§ EXTRAIT À LIRE:
______________________________

La Société spirite de Paris, la première qui fut
fondée et officiellement reconnue, celle qui, on peut le dire, a donné
l'impulsion, et sous l'égide de laquelle se sont formés tant d'autres groupes
et sociétés, qui est devenue par la force des choses, et tout restreint que
soit le nombre de ses membres, le centre du mouvement spirite, puisque ses
principes sont ceux de la presque universalité des adeptes, cette Société,
disons-nous, aura aussi ses annales pour l'instruction de ceux auxquels nous
préparons la voie, et pour la confusion de ses calomniateurs.
Ce n'est pas seulement au loin que la calomnie jette
son venin, c'est à nos portes mêmes. Dernièrement, une personne nous dit que,
depuis longtemps, elle avait le plus grand désir d'assister à quelques séances
de la Société, mais qu'elle en avait été retenue parce qu'on lui avait affirmé
qu'il fallait payer dix francs. Sa surprise fut grande, et nous pouvons dire sa
joie, quand nous lui dîmes que ce bruit était le fait de la malveillance ;
que depuis que la Société existe, jamais un auditeur n'a payé un centime ;
qu'il n'est imposé aucune obligation pécuniaire sous quelque forme et à quelque
titre que ce soit, ni comme abonnement à la Revue spirite, ni comme achat de
livres ; qu'aucun de nos médiums n'est rétribué, tous, sans exception, donnant
leur concours par pur dévouement pour la cause ; que les membres
titulaires et associés participent seuls aux frais matériels, mais que les
membres correspondants et honoraires ne supportent même aucune charge, la
Société se bornant à subvenir à ses dépenses courantes, restreintes autant que
possible, et n'amassant point de capital ; que le Spiritisme est une chose
toute morale, qui ne peut, pas plus que les choses saintes, être l'objet d'une
exploitation que nous avons toujours répudiée verbalement et par écrit ;
qu'ainsi il ne peut y avoir qu'une malveillance insigne capable de prêter à la
Société de pareilles idées.

______________________________

§ MATÉRIEL EXTRAIT:
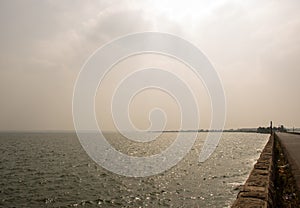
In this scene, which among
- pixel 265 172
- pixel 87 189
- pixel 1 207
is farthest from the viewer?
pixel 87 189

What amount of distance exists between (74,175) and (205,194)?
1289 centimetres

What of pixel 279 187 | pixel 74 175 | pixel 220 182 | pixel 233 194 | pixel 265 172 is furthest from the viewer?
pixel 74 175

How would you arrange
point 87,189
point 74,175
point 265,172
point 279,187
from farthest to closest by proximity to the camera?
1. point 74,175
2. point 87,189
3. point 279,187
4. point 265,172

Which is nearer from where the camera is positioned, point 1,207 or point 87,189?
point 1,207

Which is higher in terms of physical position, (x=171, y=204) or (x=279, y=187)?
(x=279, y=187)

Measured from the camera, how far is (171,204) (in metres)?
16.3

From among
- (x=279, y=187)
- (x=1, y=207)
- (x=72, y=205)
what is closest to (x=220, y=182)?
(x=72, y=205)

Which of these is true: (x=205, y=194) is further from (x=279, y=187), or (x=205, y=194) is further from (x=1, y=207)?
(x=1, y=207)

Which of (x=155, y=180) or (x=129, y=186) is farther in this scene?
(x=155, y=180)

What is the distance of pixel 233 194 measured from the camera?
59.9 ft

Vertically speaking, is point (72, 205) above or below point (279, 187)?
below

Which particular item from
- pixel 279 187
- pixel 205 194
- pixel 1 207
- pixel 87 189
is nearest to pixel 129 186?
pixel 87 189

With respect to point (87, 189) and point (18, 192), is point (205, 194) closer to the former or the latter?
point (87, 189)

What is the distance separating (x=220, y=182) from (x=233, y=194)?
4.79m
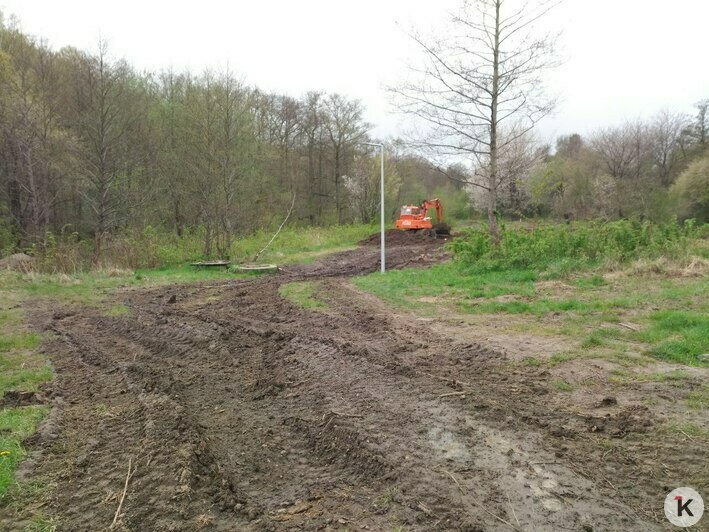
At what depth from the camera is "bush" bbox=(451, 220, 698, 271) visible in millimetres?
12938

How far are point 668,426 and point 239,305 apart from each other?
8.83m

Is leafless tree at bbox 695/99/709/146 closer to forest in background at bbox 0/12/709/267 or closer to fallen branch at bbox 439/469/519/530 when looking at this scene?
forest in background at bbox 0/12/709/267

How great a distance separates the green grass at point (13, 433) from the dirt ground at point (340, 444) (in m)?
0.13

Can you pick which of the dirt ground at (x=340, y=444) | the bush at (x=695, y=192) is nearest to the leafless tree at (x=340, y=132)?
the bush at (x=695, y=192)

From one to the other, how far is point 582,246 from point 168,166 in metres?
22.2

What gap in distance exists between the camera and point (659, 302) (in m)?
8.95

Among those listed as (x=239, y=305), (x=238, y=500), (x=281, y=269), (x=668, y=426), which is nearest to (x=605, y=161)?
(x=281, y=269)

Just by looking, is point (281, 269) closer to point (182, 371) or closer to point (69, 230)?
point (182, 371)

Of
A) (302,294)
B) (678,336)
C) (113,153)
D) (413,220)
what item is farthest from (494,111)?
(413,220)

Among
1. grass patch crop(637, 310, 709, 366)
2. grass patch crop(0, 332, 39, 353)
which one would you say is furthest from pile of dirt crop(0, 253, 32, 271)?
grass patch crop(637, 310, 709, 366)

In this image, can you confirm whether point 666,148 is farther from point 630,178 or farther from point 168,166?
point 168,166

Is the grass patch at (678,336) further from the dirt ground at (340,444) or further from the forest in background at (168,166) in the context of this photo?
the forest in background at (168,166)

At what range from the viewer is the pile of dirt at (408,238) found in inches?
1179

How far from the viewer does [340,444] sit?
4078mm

______________________________

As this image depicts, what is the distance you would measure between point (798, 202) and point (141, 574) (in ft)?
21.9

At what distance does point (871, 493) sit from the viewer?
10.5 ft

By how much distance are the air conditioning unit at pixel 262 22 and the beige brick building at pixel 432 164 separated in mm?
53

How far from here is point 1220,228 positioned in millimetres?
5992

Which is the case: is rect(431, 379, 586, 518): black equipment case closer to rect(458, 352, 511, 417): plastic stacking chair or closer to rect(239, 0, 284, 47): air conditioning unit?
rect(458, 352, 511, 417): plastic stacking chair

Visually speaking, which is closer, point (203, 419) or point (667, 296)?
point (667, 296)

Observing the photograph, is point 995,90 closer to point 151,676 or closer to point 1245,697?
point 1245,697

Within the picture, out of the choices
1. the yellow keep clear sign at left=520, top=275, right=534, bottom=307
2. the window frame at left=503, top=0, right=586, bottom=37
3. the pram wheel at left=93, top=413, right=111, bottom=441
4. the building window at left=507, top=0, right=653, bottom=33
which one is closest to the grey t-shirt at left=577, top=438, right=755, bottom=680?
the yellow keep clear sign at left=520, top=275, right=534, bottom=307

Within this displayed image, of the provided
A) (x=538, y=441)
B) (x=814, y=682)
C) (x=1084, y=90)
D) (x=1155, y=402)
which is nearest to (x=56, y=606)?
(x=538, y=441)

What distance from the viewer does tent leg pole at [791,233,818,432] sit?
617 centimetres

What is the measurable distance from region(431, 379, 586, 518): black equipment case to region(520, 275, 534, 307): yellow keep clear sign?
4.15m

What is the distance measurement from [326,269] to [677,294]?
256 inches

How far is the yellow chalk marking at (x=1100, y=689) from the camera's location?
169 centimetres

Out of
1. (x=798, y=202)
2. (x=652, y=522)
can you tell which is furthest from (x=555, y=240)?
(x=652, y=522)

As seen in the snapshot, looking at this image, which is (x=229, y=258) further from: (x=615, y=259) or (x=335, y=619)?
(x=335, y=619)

______________________________

§ OBJECTIF:
Recopiez intégralement l'extrait sur la Société spirite de Paris, sans y apporter la moindre modification. Le recours au matériel n'est pas nécessaire.

§ CORRIGÉ DE L'EXERCICE:
La Société spirite de Paris, la première qui fut
fondée et officiellement reconnue, celle qui, on peut le dire, a donné
l'impulsion, et sous l'égide de laquelle se sont formés tant d'autres groupes
et sociétés, qui est devenue par la force des choses, et tout restreint que
soit le nombre de ses membres, le centre du mouvement spirite, puisque ses
principes sont ceux de la presque universalité des adeptes, cette Société,
disons-nous, aura aussi ses annales pour l'instruction de ceux auxquels nous
préparons la voie, et pour la confusion de ses calomniateurs.
Ce n'est pas seulement au loin que la calomnie jette
son venin, c'est à nos portes mêmes. Dernièrement, une personne nous dit que,
depuis longtemps, elle avait le plus grand désir d'assister à quelques séances
de la Société, mais qu'elle en avait été retenue parce qu'on lui avait affirmé
qu'il fallait payer dix francs. Sa surprise fut grande, et nous pouvons dire sa
joie, quand nous lui dîmes que ce bruit était le fait de la malveillance ;
que depuis que la Société existe, jamais un auditeur n'a payé un centime ;
qu'il n'est imposé aucune obligation pécuniaire sous quelque forme et à quelque
titre que ce soit, ni comme abonnement à la Revue spirite, ni comme achat de
livres ; qu'aucun de nos médiums n'est rétribué, tous, sans exception, donnant
leur concours par pur dévouement pour la cause ; que les membres
titulaires et associés participent seuls aux frais matériels, mais que les
membres correspondants et honoraires ne supportent même aucune charge, la
Société se bornant à subvenir à ses dépenses courantes, restreintes autant que
possible, et n'amassant point de capital ; que le Spiritisme est une chose
toute morale, qui ne peut, pas plus que les choses saintes, être l'objet d'une
exploitation que nous avons toujours répudiée verbalement et par écrit ;
qu'ainsi il ne peut y avoir qu'une malveillance insigne capable de prêter à la
Société de pareilles idées.